[WORK TO DO] Extract every line of the listing below and reproduce each one verbatim, character for character.
>> begin RECORDED DATA
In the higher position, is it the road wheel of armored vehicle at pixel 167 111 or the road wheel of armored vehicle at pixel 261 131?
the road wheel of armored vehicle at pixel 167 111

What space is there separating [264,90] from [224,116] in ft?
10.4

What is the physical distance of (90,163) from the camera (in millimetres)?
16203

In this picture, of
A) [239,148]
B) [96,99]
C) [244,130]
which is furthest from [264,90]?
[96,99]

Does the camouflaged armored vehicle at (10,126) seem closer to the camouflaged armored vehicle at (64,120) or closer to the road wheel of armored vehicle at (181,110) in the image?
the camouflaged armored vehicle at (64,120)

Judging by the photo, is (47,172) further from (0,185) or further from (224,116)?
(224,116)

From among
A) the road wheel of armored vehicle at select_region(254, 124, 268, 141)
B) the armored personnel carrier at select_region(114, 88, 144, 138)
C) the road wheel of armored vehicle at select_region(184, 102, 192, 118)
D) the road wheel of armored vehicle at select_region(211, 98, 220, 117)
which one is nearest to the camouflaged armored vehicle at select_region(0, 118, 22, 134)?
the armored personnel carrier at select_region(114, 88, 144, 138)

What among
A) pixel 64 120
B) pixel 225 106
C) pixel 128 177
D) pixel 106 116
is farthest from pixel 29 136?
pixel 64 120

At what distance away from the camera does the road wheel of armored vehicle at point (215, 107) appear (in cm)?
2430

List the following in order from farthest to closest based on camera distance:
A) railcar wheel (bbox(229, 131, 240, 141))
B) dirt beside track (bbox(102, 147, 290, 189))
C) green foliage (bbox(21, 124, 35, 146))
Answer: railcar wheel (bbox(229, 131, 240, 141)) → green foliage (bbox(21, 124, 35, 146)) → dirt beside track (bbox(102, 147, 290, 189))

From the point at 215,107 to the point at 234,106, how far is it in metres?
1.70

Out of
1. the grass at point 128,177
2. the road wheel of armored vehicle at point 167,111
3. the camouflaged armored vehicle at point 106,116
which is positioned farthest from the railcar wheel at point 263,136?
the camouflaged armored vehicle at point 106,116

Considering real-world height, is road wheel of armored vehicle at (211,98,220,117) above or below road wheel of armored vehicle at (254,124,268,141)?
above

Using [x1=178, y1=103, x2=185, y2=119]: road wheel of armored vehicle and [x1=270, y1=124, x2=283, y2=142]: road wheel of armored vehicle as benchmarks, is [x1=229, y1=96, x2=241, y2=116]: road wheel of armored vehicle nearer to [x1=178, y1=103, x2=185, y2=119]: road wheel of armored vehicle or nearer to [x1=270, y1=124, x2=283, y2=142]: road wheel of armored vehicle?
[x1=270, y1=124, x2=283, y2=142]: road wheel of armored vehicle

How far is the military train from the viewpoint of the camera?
>> end RECORDED DATA
[OUTPUT BELOW]
In the higher position, is it the road wheel of armored vehicle at pixel 167 111 or the road wheel of armored vehicle at pixel 261 131?
the road wheel of armored vehicle at pixel 167 111

What space is there separating [264,90] from [224,116] in ft?
10.4

What is the physical distance of (90,163) from the camera (in millimetres)?
16203

In this picture, of
A) [239,148]
B) [96,99]
C) [244,130]
which is furthest from [264,90]?
[96,99]

Does the camouflaged armored vehicle at (10,126) seem closer to the camouflaged armored vehicle at (64,120) or closer to the road wheel of armored vehicle at (181,110) in the image?
the camouflaged armored vehicle at (64,120)

Judging by the photo, is (47,172) further from (0,185) or further from (224,116)?
(224,116)

From among
A) the road wheel of armored vehicle at select_region(254, 124, 268, 141)
B) the armored personnel carrier at select_region(114, 88, 144, 138)
C) the road wheel of armored vehicle at select_region(184, 102, 192, 118)
D) the road wheel of armored vehicle at select_region(211, 98, 220, 117)
which one is nearest to the camouflaged armored vehicle at select_region(0, 118, 22, 134)?
the armored personnel carrier at select_region(114, 88, 144, 138)

What among
A) pixel 64 120
B) pixel 225 106
C) pixel 128 177
D) pixel 106 116
is farthest from pixel 29 136?
pixel 64 120

At what distance away from the camera does the road wheel of armored vehicle at point (215, 107) appear (in cm)?
2430

List the following in order from farthest to closest based on camera distance:
A) railcar wheel (bbox(229, 131, 240, 141))
B) dirt beside track (bbox(102, 147, 290, 189))
C) green foliage (bbox(21, 124, 35, 146))
Answer: railcar wheel (bbox(229, 131, 240, 141)) → green foliage (bbox(21, 124, 35, 146)) → dirt beside track (bbox(102, 147, 290, 189))

From the point at 215,107 to the point at 234,106, how far is it in metres?
1.70

Out of
1. the grass at point 128,177
2. the road wheel of armored vehicle at point 167,111
3. the camouflaged armored vehicle at point 106,116
which is positioned farthest from the railcar wheel at point 263,136?
the camouflaged armored vehicle at point 106,116

Considering real-world height, is road wheel of armored vehicle at (211,98,220,117) above or below road wheel of armored vehicle at (254,124,268,141)?
above

Using [x1=178, y1=103, x2=185, y2=119]: road wheel of armored vehicle and [x1=270, y1=124, x2=283, y2=142]: road wheel of armored vehicle as benchmarks, is [x1=229, y1=96, x2=241, y2=116]: road wheel of armored vehicle nearer to [x1=178, y1=103, x2=185, y2=119]: road wheel of armored vehicle or nearer to [x1=270, y1=124, x2=283, y2=142]: road wheel of armored vehicle?
[x1=270, y1=124, x2=283, y2=142]: road wheel of armored vehicle

How far is the military train from the viewpoint of the camera?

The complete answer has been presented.